I am trying to tokenize natural language for the first sentence in wikipedia in order to find 'is a' patterns. n-grams of the tokens and left over text would be the next step. "Wellington is a town in the UK." becomes "town
is a attr_root
in the country
." Then find common patterns using n-grams.
For this I need to replace string values in a string column using other string columns in the dataframe. In Pandas I can do this using
df['Test'] = df.apply(lambda x: x['Name'].replace(x['Rep'], x['Sub']), axis=1)
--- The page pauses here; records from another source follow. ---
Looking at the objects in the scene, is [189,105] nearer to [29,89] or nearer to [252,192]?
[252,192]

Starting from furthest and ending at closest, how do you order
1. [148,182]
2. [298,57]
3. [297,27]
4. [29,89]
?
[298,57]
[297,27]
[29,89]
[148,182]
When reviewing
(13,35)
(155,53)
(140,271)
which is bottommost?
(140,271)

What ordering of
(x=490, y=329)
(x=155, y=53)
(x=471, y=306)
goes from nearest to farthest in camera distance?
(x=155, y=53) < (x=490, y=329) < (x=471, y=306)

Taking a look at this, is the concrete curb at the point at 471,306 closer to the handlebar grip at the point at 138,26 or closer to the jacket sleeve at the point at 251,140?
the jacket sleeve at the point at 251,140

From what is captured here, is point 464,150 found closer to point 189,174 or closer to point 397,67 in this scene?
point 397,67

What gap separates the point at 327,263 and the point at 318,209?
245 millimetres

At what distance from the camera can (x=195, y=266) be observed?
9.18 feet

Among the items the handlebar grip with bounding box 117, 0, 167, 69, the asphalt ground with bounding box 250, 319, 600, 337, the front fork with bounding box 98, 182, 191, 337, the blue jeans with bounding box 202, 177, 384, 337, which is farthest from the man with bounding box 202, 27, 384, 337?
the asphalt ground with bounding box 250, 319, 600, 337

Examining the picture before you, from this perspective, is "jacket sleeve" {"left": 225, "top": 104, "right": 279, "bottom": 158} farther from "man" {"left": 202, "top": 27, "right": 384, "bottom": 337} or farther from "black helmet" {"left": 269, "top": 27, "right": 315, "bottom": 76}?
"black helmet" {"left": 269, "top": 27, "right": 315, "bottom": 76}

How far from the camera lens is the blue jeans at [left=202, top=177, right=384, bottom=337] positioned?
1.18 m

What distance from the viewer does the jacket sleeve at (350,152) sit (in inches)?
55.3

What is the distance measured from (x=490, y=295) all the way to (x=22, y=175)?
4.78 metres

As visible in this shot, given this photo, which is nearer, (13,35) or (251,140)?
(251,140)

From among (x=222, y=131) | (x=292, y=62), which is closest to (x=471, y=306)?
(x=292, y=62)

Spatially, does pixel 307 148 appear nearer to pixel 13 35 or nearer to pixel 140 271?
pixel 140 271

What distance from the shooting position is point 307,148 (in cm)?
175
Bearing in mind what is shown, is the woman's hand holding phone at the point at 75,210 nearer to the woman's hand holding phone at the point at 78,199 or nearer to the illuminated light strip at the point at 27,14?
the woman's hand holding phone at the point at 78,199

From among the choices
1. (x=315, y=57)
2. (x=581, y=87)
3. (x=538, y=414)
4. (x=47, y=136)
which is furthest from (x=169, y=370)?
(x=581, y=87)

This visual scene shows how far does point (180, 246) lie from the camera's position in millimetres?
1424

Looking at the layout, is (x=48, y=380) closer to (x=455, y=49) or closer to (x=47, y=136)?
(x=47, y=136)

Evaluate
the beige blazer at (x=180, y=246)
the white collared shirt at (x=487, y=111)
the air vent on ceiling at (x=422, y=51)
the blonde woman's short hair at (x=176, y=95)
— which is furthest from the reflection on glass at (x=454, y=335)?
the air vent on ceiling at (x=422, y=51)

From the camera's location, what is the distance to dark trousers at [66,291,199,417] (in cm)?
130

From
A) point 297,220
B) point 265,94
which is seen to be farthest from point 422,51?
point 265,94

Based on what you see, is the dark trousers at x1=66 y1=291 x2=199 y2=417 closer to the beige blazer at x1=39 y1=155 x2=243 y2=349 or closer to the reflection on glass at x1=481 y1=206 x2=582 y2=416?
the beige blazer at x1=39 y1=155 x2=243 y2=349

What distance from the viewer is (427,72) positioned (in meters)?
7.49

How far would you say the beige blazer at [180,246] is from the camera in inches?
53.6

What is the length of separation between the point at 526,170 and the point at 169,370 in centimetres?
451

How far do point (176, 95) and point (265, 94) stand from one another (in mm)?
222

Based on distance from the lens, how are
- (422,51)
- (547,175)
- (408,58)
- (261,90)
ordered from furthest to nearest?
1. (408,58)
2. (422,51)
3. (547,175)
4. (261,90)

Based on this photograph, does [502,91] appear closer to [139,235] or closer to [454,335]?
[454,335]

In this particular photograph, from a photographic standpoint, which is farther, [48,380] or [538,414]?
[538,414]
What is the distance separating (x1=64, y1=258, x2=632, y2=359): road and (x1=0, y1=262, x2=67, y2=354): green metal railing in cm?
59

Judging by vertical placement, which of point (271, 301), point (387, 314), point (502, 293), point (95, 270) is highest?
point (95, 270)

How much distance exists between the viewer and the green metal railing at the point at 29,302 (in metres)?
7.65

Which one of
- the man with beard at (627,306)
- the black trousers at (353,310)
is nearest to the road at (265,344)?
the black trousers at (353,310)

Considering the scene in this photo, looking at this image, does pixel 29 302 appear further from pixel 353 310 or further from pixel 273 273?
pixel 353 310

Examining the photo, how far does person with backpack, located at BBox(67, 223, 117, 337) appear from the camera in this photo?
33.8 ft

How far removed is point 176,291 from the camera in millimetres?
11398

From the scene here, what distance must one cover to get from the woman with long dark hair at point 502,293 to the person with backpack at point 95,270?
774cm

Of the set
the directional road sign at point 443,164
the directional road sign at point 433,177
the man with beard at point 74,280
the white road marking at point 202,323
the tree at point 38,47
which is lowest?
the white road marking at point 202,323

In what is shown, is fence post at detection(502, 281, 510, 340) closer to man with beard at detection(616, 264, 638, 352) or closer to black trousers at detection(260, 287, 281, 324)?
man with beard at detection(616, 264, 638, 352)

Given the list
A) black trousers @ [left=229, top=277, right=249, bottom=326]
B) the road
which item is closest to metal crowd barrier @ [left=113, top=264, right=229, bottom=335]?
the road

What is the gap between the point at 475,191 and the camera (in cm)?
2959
but I cannot find the equivalent vaex
method. This issue led me to believe that this should be possible in vaex
based on Maarten Breddels' example code, however when trying it I get the below error.
import pandas as pd
import vaex
df = pd.DataFrame(
{
"Name": [
"Braund, Mr. Owen Harris",
"Allen, Mr. William Henry",
"Bonnell, Miss. Elizabeth",
],
"Rep": ["Braund", "Henry", "Miss."],
"Sub": ["<surname>", "<name>", "<title>"],
}
)
dfv = vaex.from_pandas(df)
def func(x, y, z):
return x.replace(y, z)
dfv['Test'] = dfv.apply(func, arguments=[df.Name.astype('str'), df.Rep.astype('str'), df.Sub.astype('str')])
Gives
Traceback (most recent call last):
File "<stdin>", line 1, in <module>
File "C:\Users\User\AppData\Roaming\Python\Python37\site-packages\vaex\dataframe.py", line 455, in apply
arguments = _ensure_strings_from_expressions(arguments)
File "C:\Users\User\AppData\Roaming\Python\Python37\site-packages\vaex\utils.py", line 780, in _ensure_strings_from_expressions
return [_ensure_strings_from_expressions(k) for k in expressions]
File "C:\Users\User\AppData\Roaming\Python\Python37\site-packages\vaex\utils.py", line 780, in <listcomp>
return [_ensure_strings_from_expressions(k) for k in expressions]
File "C:\Users\User\AppData\Roaming\Python\Python37\site-packages\vaex\utils.py", line 782, in _ensure_strings_from_expressions
return _ensure_string_from_expression(expressions)
File "C:\Users\User\AppData\Roaming\Python\Python37\site-packages\vaex\utils.py", line 775, in _ensure_string_from_expression
raise ValueError('%r is not of string or Expression type, but %r' % (expression, type(expression)))
ValueError: 0 Braund, Mr. Owen Harris
1 Allen, Mr. William Henry
2 Bonnell, Miss. Elizabeth
Name: Name, dtype: object is not of string or Expression type, but <class 'pandas.core.series.Series'>
How can I accomplish this in vaex
?